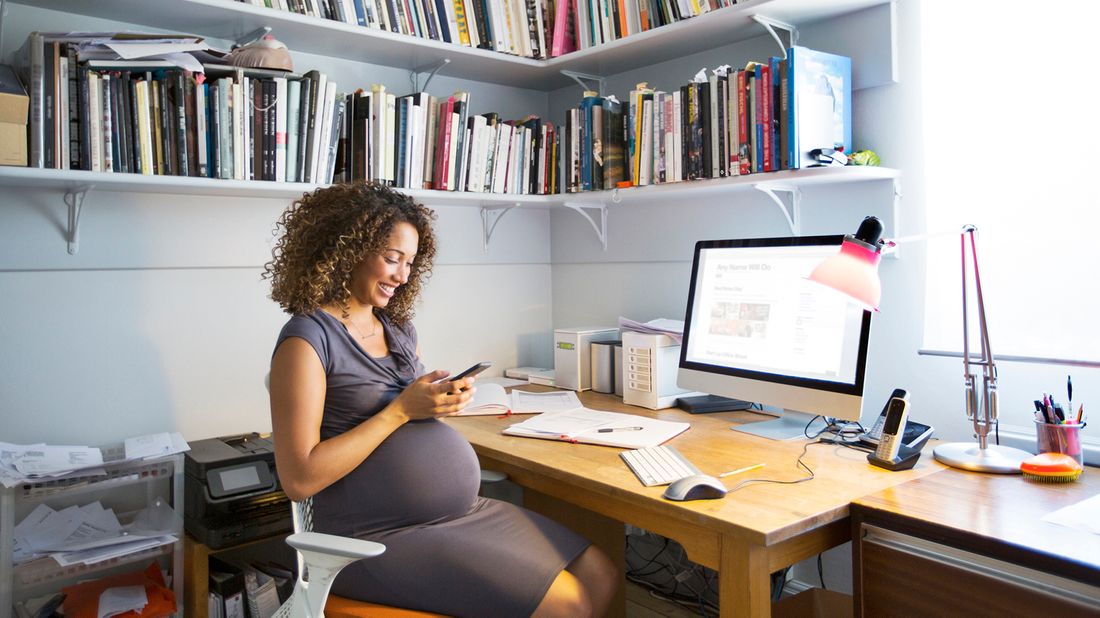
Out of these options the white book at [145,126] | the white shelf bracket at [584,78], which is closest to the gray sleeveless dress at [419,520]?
the white book at [145,126]

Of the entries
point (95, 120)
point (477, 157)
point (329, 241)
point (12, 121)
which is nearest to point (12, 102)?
point (12, 121)

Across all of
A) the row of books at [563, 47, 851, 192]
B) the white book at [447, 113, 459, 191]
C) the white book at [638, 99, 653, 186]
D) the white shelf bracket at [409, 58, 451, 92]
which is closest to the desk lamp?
the row of books at [563, 47, 851, 192]

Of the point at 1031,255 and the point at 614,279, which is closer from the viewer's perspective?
the point at 1031,255

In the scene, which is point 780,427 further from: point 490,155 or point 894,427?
point 490,155

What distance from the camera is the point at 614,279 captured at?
283 centimetres

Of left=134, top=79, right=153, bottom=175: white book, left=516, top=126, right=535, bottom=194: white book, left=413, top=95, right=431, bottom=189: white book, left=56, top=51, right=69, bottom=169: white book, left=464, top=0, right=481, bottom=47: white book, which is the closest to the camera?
left=56, top=51, right=69, bottom=169: white book

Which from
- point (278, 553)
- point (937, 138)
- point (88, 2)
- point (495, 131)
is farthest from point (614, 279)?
point (88, 2)

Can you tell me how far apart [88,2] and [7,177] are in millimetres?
518

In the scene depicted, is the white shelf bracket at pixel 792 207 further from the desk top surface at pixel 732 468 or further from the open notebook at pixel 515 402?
the open notebook at pixel 515 402

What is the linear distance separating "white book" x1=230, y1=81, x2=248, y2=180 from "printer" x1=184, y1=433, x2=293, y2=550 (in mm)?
716

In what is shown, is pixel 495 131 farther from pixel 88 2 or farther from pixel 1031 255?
pixel 1031 255

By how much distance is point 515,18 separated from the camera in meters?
2.58

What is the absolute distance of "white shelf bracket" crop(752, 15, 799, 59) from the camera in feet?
6.73

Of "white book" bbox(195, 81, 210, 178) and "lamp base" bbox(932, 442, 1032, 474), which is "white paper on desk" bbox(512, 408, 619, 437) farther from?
"white book" bbox(195, 81, 210, 178)
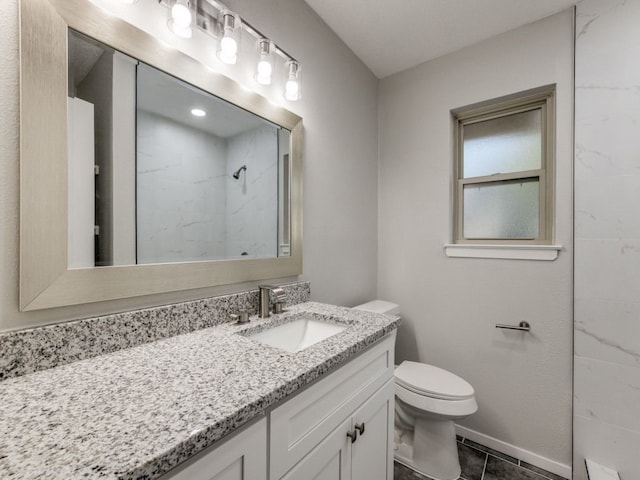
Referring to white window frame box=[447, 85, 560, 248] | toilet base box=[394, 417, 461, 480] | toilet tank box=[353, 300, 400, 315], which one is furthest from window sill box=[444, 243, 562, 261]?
toilet base box=[394, 417, 461, 480]

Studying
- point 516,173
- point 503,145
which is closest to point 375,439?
point 516,173

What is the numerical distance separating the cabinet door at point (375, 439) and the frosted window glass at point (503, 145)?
1.54m

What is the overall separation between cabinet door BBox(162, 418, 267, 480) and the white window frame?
1.66 meters

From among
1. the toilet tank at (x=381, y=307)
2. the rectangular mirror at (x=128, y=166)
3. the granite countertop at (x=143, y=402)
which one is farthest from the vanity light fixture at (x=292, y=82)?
the toilet tank at (x=381, y=307)

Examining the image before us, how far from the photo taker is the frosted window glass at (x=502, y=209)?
5.82 ft

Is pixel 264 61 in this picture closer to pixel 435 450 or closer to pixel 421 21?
pixel 421 21

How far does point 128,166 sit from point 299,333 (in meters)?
0.89

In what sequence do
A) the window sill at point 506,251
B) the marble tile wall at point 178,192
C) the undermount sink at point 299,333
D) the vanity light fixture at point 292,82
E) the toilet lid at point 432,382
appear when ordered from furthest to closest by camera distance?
the window sill at point 506,251, the toilet lid at point 432,382, the vanity light fixture at point 292,82, the undermount sink at point 299,333, the marble tile wall at point 178,192

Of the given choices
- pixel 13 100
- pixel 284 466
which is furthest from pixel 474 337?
pixel 13 100

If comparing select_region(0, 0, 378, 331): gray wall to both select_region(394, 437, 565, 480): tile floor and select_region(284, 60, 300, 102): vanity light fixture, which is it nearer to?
select_region(284, 60, 300, 102): vanity light fixture

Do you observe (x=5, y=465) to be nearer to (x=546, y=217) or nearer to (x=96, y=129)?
(x=96, y=129)

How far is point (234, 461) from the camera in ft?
1.86

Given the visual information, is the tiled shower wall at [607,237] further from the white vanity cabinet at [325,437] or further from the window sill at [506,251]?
the white vanity cabinet at [325,437]

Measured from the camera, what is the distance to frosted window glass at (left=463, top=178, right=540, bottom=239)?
Answer: 5.82 feet
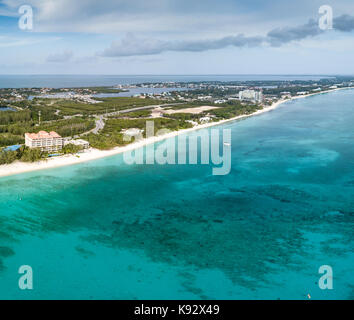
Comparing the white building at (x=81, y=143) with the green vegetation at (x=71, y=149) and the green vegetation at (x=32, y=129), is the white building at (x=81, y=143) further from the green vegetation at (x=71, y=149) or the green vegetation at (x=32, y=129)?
the green vegetation at (x=32, y=129)

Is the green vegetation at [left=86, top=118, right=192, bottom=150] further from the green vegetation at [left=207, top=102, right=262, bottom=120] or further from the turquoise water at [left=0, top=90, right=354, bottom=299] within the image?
the green vegetation at [left=207, top=102, right=262, bottom=120]

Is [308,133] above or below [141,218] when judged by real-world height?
above

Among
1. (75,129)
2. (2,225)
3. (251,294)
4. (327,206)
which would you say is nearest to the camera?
(251,294)

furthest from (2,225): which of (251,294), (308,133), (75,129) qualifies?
(308,133)

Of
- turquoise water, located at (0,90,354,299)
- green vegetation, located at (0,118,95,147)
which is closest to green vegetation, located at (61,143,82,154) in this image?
turquoise water, located at (0,90,354,299)

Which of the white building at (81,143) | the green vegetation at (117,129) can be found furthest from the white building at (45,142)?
the green vegetation at (117,129)

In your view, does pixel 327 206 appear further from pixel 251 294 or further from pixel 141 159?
pixel 141 159
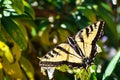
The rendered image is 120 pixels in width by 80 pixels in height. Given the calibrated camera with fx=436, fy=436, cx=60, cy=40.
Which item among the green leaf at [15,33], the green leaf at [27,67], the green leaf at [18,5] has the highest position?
the green leaf at [18,5]

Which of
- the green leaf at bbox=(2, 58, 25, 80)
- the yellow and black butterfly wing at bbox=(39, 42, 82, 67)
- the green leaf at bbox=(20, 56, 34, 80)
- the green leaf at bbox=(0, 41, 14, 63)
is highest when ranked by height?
the yellow and black butterfly wing at bbox=(39, 42, 82, 67)

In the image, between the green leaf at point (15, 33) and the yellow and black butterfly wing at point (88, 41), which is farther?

### [Short task]
How many lines in the records above contain the word "desk"? Reply with the number alone.

### [The completed task]
3